Sua esposa era sua companheira de vida. Conheceram-se ainda jovens. Ela, filha de uma família tradicional de banqueiros. Criada por avós na Espanha, viera ao Brasil durante a adolescência para conhecer o país que lhe dera luz, e aqui ficara. Versada na etiqueta, sabia a ser a primeira a acordar e a última a dormir, após supervisionar pessoalmente todas as tarefas e funções da casa. Era uma dama. Moderada a mesa, entregue a volúpia do marido na cama, sabendo sublimar seus desejos em prol do matrimônio. Nunca tivera um orgasmo. Soubera certa vez o que era pela boca de uma empregada, ao qual demitira após ordenar ao criado que lhe desse uma sova. Criadagem baixa. Gentinha. Pensar que o senhor morrera para redimir a eles do pecado. Era grata a Deus por tudo que lhe ocorrera em sua vida, e desde cedo orava com ardor, pedindo aos céus que lhe ensinassem a ser uma boa consorte para aquele jovem noivo, que a família, leia-se o pai, lhe apresentara dias antes. A família dele, o noivo, era cristã, estabilizada, decente e , principalmente, grande acionista de um dos maiores conglomerados bancários do Brasil. Tal união, além de bem vista pela santa madre igreja, seria bem vista aos olhos dos acionistas de ambos os grupos, permitindo uma vida feliz e estável para ambos, marido e mulher.
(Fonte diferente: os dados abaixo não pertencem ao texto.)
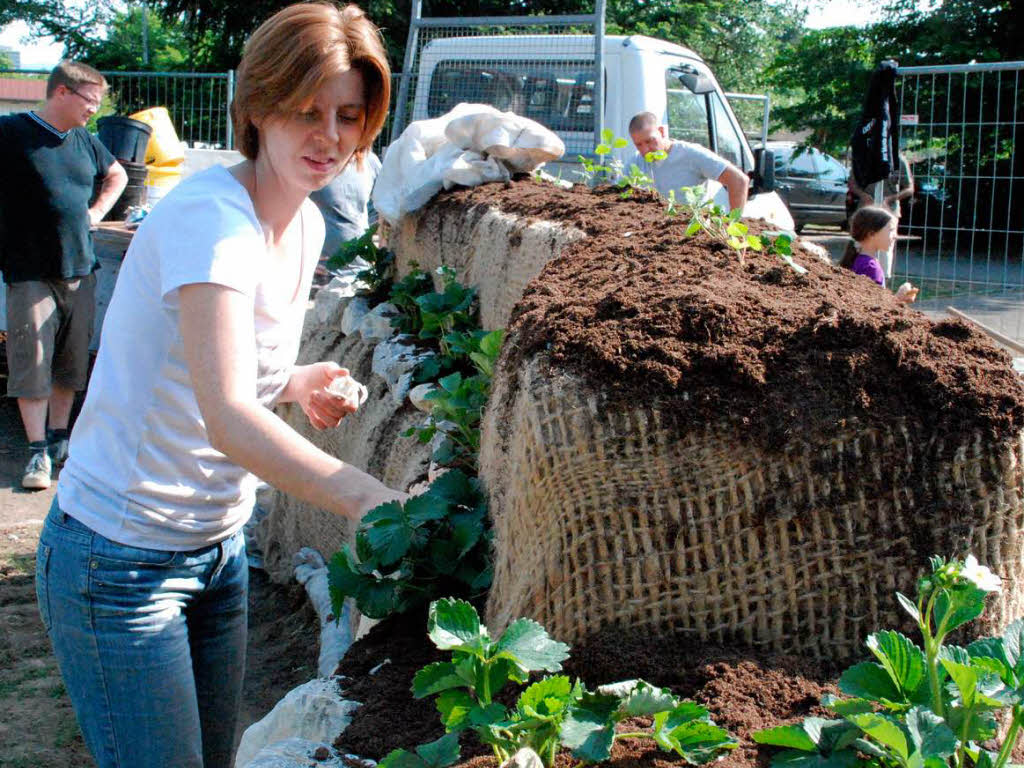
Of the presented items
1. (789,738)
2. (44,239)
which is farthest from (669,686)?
(44,239)

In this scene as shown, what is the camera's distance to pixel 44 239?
20.5 feet

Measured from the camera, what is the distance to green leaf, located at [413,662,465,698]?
1.62 meters

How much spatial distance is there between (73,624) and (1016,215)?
26.4ft

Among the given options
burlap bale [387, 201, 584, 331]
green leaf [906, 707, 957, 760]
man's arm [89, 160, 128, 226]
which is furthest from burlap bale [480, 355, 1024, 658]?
man's arm [89, 160, 128, 226]

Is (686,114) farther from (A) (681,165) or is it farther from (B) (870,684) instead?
(B) (870,684)

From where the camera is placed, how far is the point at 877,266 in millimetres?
5664

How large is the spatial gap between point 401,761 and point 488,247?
279 cm

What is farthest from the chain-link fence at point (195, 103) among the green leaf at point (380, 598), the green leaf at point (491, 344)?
the green leaf at point (380, 598)

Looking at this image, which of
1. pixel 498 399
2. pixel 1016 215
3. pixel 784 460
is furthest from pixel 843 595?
pixel 1016 215

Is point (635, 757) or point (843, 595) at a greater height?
point (843, 595)

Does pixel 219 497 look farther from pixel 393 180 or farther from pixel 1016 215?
pixel 1016 215

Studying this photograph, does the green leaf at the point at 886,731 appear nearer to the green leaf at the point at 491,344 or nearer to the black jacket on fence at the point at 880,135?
the green leaf at the point at 491,344

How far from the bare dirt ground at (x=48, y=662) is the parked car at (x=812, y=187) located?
55.4 ft

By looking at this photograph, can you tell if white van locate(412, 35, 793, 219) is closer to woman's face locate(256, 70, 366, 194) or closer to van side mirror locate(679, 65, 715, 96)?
van side mirror locate(679, 65, 715, 96)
Certa vez se questionou sobre algo que o marido disse, sobre como era curioso que no altar o padre falasse em “os declarar marido e mulher”. O homem, através do ritual se tornava marido. A mulher por sua vez permanecia mulher. Lhe seria negado o direito de evoluir sua condição para algo a mais que mulher? Seria a condições de mulher já completa por si mesmo desde a epigenesia? Ele questionou e ela pensou, mas por fim optou por uma penitencia, pois tal questão fugia ao seu dever como mulher.

Eram perfeitos. Ele era perfeito. Conduzira sua vida de maneira ímpar. Uma carreira sólida. Um passado impecável. Um futuro sempre promissor, mesmo já tendo passado dos 40. A idade em nada lhe tirara o vigor das realizações. Era um inovador incansável. Um homem de fibra, cuja determinação em fazer e vencer chegara a um ponto que, o anunciar de uma nova coquista, tirara a surpresa dos contemporâneos, pois, o sucesso lhe era normal. Não havia mais espanto, não havia mais surpresa. Ao menos assim pensavam, até o momento em que, numa manhã, a empregada, seguindo uma trilha de apetrechos de maquiagens, batons, cílios, e outras quinquilharias mais, adentrara o escritório proibido de seu patrão, onde, preso ao ventilado, em um belo vestido vermelho vivo, pendia o corpo do brilhante advogado de 45 anos, que trazia ao peito um bilhete escrito em sangue: pode uma vida de realizações, superar uma vida de mentira?